=== DATA SECTION ===
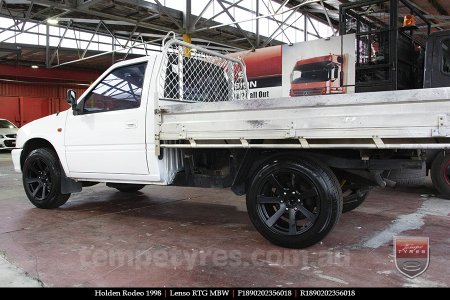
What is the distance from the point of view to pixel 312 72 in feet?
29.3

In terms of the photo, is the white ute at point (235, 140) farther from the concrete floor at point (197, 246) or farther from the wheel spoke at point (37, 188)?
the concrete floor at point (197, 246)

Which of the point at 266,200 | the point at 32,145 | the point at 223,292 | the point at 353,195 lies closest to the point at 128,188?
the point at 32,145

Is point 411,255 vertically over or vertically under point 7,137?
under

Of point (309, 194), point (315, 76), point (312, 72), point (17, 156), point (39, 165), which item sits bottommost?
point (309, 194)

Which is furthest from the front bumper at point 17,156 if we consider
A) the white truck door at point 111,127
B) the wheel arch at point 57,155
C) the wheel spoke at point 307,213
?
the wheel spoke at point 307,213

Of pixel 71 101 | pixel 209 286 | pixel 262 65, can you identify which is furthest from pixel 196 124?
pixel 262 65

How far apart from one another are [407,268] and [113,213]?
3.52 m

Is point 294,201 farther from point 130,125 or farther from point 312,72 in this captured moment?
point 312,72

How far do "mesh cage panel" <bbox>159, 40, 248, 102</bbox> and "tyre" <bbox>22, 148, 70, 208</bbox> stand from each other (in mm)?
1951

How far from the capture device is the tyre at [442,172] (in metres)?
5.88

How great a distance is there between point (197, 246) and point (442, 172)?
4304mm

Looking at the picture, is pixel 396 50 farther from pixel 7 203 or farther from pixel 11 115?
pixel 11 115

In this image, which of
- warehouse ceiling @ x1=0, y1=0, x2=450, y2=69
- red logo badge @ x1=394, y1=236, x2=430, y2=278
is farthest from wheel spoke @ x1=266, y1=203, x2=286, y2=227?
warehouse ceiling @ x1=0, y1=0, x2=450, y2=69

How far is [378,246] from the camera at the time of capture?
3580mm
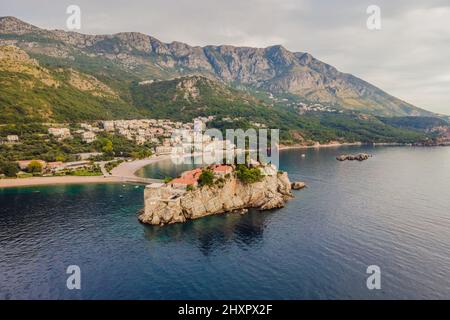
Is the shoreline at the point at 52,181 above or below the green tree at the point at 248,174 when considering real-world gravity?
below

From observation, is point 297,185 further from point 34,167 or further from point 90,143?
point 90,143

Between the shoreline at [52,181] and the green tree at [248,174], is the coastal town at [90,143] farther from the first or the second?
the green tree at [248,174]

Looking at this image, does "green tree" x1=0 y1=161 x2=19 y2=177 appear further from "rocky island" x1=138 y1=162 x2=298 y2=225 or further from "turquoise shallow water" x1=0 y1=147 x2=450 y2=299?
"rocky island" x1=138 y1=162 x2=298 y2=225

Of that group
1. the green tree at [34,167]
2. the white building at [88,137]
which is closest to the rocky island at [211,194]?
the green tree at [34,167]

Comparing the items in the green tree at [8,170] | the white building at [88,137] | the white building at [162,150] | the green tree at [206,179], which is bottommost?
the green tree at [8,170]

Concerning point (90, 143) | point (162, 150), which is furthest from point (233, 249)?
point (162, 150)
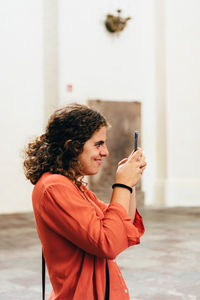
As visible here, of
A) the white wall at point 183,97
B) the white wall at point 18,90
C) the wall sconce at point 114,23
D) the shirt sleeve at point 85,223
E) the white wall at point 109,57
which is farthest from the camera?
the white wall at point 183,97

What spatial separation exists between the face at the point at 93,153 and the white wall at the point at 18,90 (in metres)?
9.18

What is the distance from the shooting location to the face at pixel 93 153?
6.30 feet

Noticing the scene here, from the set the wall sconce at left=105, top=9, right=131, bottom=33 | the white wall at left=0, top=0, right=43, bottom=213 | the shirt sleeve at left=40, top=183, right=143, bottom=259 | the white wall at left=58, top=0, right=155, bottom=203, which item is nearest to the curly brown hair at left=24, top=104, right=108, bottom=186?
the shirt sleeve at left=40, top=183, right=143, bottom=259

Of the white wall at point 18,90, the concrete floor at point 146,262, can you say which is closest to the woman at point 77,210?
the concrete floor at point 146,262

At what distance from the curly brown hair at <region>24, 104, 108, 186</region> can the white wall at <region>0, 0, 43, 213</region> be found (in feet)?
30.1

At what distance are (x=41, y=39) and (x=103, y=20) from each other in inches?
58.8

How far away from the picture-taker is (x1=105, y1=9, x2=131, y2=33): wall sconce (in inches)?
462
===
YOUR INSTRUCTIONS |
Render the rows as a Markdown table with the columns Number and Line, leaving out blank lines. Start at the line containing "At what distance are" and end at the last of the rows.

EXERCISE ANSWER |
| Number | Line |
|---|---|
| 1 | At what distance are (x=41, y=39) and (x=103, y=20) from each other in inches? |
| 2 | 58.8 |
| 3 | How far away from the picture-taker is (x1=105, y1=9, x2=131, y2=33): wall sconce (in inches)? |
| 4 | 462 |